The human brain has a “secret sauce” that experts of cognitive research still don’t understand. You are capable of connecting your life experiences, observations, and information into a story that AI could never.
That’s the beauty of being human. It’s why I love being human. And that’s why you should love being human too.
Thanks for reading.
— Grant Varner
As a quick note, GPT-3 is the latest model I was able to find pre-training weight data online. It’s now common practice to withhold AI training weight data, for a variety of reasons (to protect intellectual property, maintain a competitive advantage, and reduce legal liability). I guess OpenAI isn’t so “open” anymore.
It’s also worth calling out that this isn’t the only data that LLMs use. Depending on the model, there’s different sources of data. Once again, and unfortunately, OpenAI and the other leading AI labs are quiet about how they’re training newer models.

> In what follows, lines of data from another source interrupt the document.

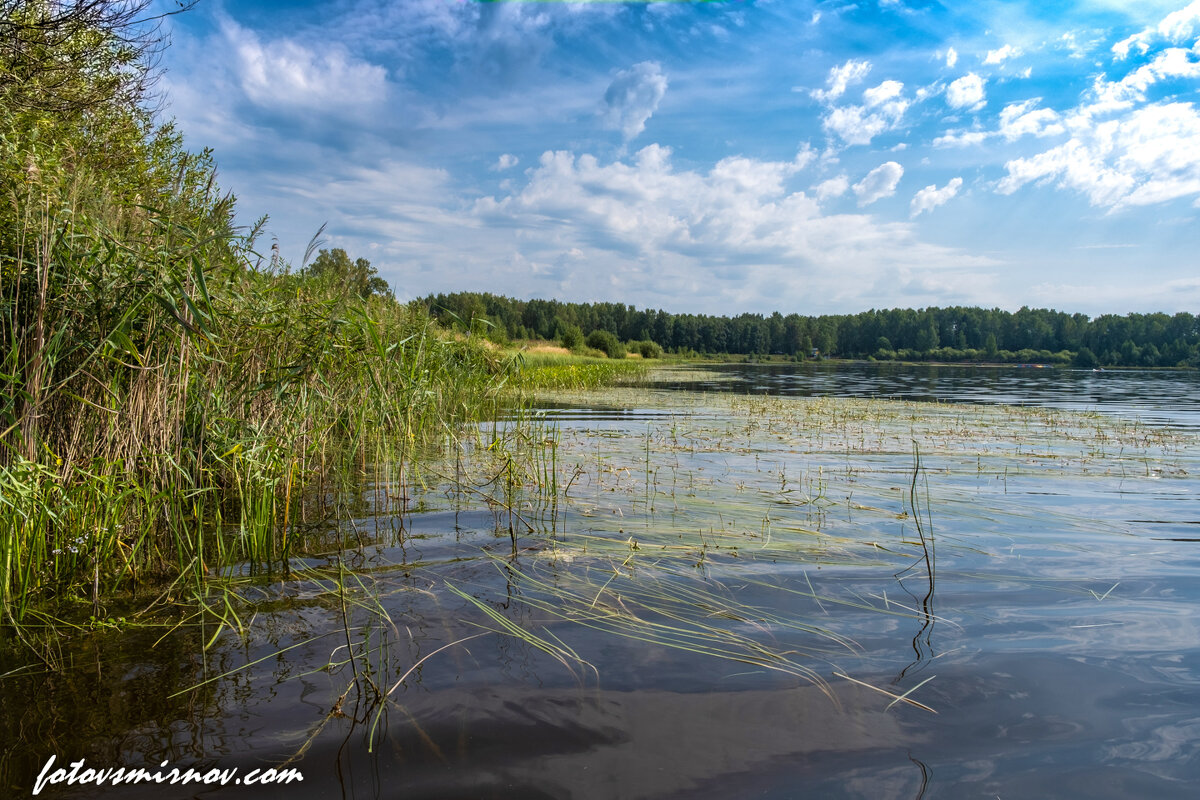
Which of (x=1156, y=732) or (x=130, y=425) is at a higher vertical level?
(x=130, y=425)

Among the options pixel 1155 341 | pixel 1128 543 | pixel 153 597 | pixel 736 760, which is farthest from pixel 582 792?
pixel 1155 341

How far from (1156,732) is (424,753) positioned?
309cm

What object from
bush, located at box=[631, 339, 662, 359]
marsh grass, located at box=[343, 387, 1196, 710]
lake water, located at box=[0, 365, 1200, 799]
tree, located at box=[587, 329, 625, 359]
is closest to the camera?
lake water, located at box=[0, 365, 1200, 799]

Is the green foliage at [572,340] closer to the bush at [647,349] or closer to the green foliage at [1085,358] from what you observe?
the bush at [647,349]

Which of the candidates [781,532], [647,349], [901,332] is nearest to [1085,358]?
[901,332]

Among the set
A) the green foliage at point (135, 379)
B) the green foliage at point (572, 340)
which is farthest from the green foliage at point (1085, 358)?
the green foliage at point (135, 379)

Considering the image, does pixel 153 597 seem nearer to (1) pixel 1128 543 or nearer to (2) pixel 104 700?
(2) pixel 104 700

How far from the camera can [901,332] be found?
130m

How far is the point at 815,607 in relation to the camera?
399cm

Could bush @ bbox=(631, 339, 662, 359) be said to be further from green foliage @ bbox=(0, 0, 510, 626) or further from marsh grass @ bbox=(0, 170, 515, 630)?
marsh grass @ bbox=(0, 170, 515, 630)

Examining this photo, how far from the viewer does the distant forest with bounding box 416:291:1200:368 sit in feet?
283

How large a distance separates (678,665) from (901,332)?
14057 cm

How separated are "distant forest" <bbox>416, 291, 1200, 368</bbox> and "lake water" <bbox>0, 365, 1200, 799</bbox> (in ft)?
245

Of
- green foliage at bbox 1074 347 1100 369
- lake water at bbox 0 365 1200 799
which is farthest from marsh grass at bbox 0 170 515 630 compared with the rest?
green foliage at bbox 1074 347 1100 369
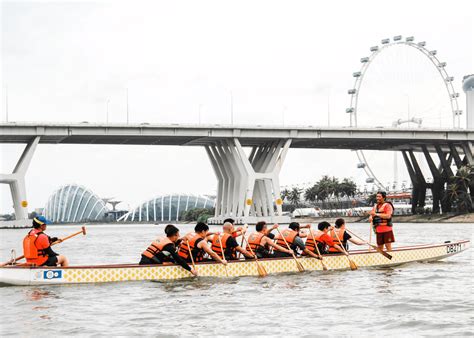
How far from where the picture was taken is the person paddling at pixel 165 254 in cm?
2009

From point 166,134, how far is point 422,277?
72580mm

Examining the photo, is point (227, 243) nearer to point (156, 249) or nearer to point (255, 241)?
point (255, 241)

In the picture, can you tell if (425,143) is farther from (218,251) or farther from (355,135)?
(218,251)

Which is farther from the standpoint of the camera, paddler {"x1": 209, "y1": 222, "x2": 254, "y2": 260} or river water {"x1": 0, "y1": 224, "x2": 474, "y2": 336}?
paddler {"x1": 209, "y1": 222, "x2": 254, "y2": 260}

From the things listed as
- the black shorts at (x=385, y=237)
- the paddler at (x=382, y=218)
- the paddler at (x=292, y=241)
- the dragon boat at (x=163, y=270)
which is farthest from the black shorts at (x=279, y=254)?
the black shorts at (x=385, y=237)

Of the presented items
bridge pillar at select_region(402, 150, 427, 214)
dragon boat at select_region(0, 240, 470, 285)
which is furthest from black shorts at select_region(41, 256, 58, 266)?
bridge pillar at select_region(402, 150, 427, 214)

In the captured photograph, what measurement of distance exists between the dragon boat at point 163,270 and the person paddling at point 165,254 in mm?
259

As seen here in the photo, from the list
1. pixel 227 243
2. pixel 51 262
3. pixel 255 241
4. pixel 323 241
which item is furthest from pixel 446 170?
pixel 51 262

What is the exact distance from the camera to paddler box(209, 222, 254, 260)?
70.3 feet

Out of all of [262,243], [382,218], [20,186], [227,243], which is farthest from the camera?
[20,186]

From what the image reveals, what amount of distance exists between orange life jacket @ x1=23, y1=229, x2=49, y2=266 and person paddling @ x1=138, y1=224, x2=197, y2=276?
284 cm

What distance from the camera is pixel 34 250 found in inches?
759

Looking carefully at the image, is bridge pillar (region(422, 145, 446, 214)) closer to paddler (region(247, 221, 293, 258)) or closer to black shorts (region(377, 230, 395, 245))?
black shorts (region(377, 230, 395, 245))

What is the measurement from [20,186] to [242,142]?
112 feet
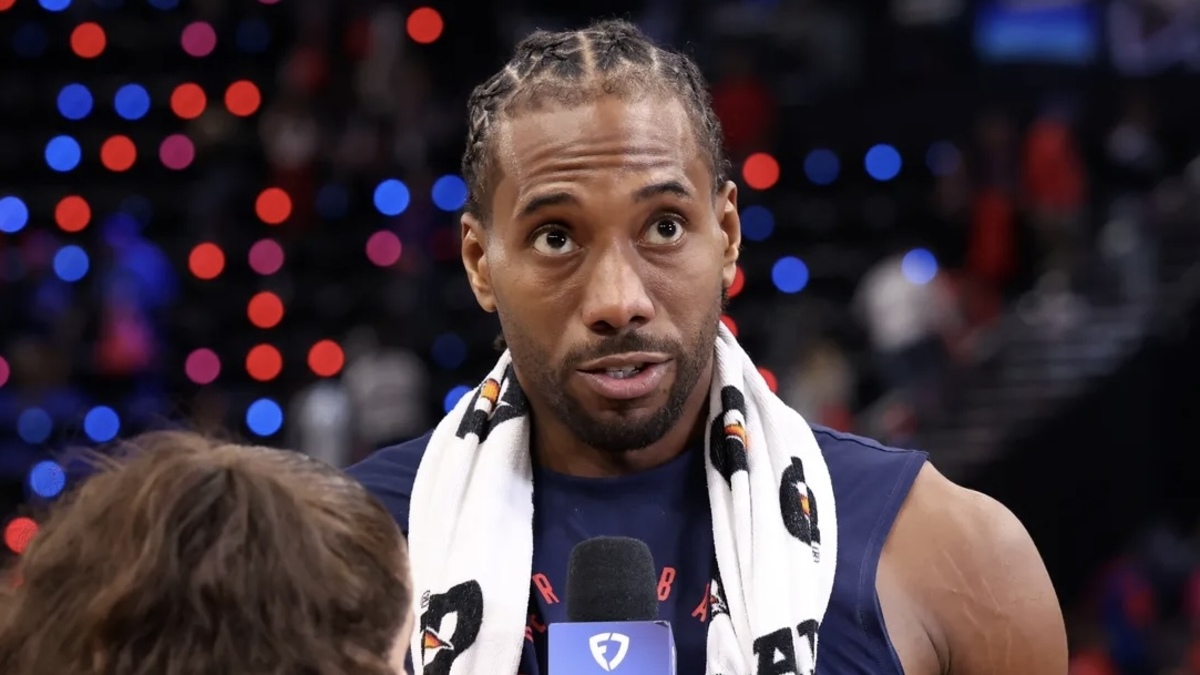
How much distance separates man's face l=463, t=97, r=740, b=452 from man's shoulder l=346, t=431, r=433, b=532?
0.88 ft

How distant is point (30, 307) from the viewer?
10.6m

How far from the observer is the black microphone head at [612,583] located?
1.99m

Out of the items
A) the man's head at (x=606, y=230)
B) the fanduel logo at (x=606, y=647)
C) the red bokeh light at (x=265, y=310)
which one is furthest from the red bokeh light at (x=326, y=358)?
the fanduel logo at (x=606, y=647)

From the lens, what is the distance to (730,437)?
2559 mm

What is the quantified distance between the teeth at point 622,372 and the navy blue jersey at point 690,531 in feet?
0.60

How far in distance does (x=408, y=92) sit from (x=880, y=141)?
289 centimetres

GPT-3 doesn’t pull from this GitHub repo of 403 “banned” words from LLM’s. Another one of Greg Roberts’ blog posts, “AI Censorship: ChatGPT’s Dirty Little Secret”, does a great job of explaining the banned words from LLMs, and why it might be hard to get older LLM models to say “ball sack”.
This is why deep learning luminaries Yann LeCun (Meta), Demis Hassabis (Google DeepMind) and Yoshua Bengio (Mila, the Quebec Artificial Intelligence Institute) all believe world models are essential for building AI systems that are truly smart, accurate, and beneficial for humanity.
In addition to being named after the Beatles song “All You Need Is Love”, the paper was cited more than 173,000 times making it among the top ten most-cited papers of the 21st century. It was, and still is, a highly influential research paper.
Here are some possible improvements that wouldn’t be as perceptible to consumers, leading to a perception that AI progress has slowed down.
Reduced hallucinations and increased reliability will not be noticed as noteworthy improvements to many casual users.
Increasing memory, and/or context won’t be noticed as noteworthy improvements to many casual users.
A whole host of other optimizations and tweaks that don’t necessarily result in better benchmark scores will not be noticed as noteworthy to many casual users.
Given that at 6 years old, I beat Pokemon Silver with an overpowered Typhlosion, poor reading ability, and a helpful big sister — I’d hope AI can do the same.